[Saved data entries]
◆ ◆ ◆

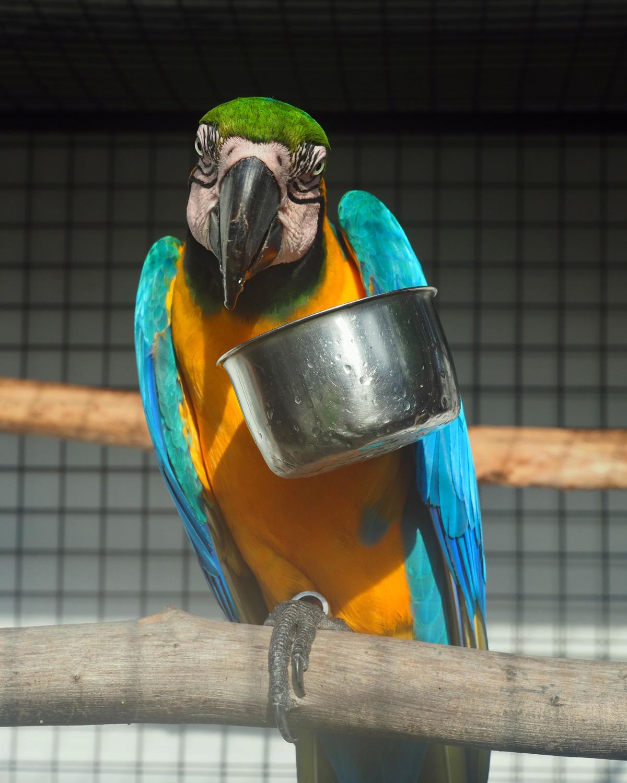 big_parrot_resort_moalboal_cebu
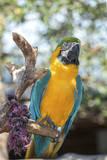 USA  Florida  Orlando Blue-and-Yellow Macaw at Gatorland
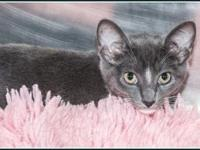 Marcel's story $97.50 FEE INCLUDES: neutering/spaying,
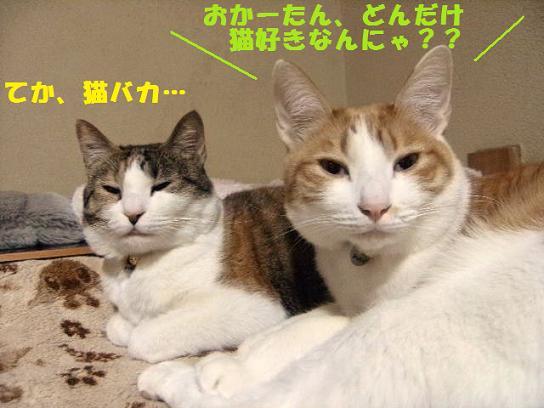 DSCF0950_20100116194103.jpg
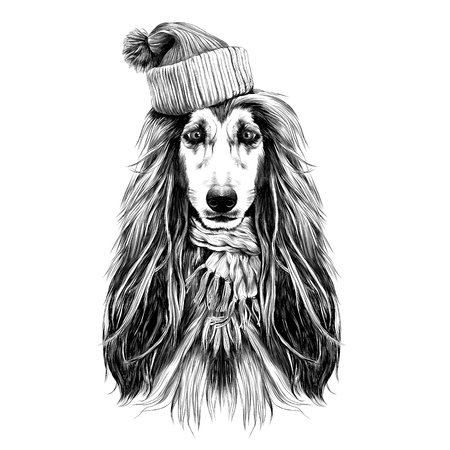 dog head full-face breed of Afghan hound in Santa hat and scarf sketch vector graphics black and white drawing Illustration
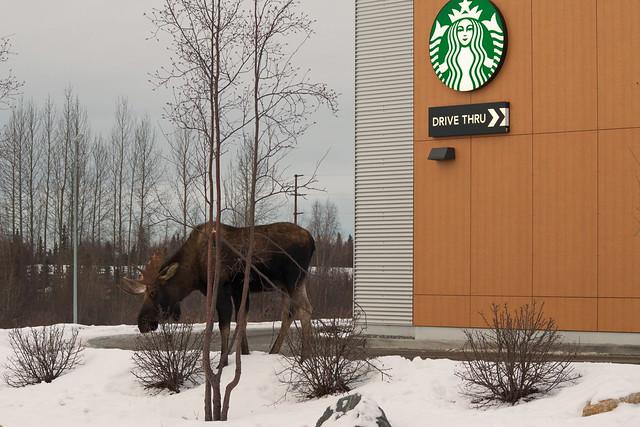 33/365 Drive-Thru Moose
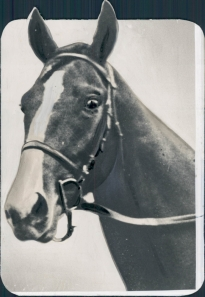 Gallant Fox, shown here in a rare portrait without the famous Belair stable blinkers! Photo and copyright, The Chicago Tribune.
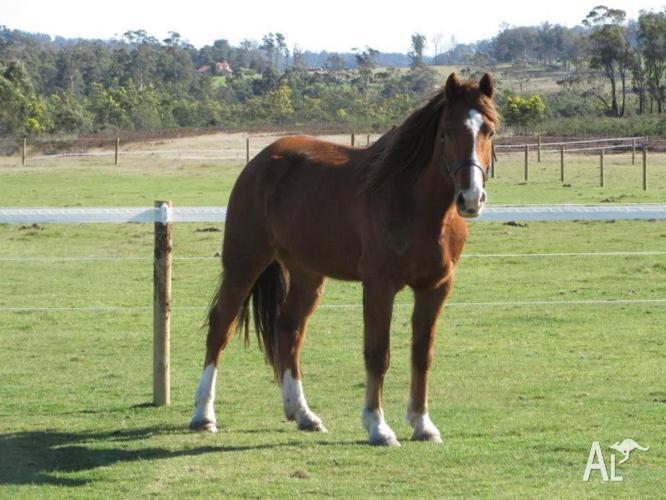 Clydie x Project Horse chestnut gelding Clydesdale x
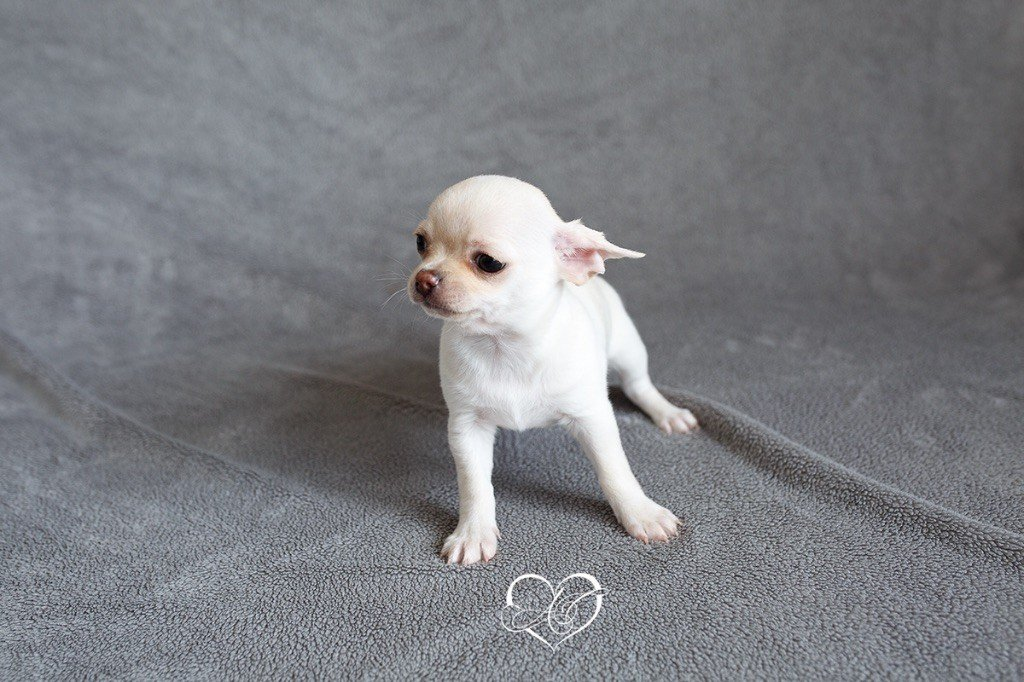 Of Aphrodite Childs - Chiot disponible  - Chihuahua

◆ ◆ ◆

» **TASK STATEMENT**
Nothing but the lines from the line with "dog head full-face" through the last line of the data above should be printed, exactly as written and without pictures.

» **SOLUTION TO THIS EXERCISE**
 dog head full-face breed of Afghan hound in Santa hat and scarf sketch vector graphics black and white drawing Illustration
 33/365 Drive-Thru Moose
 Gallant Fox, shown here in a rare portrait without the famous Belair stable blinkers! Photo and copyright, The Chicago Tribune.
 Clydie x Project Horse chestnut gelding Clydesdale x
 Of Aphrodite Childs - Chiot disponible  - Chihuahua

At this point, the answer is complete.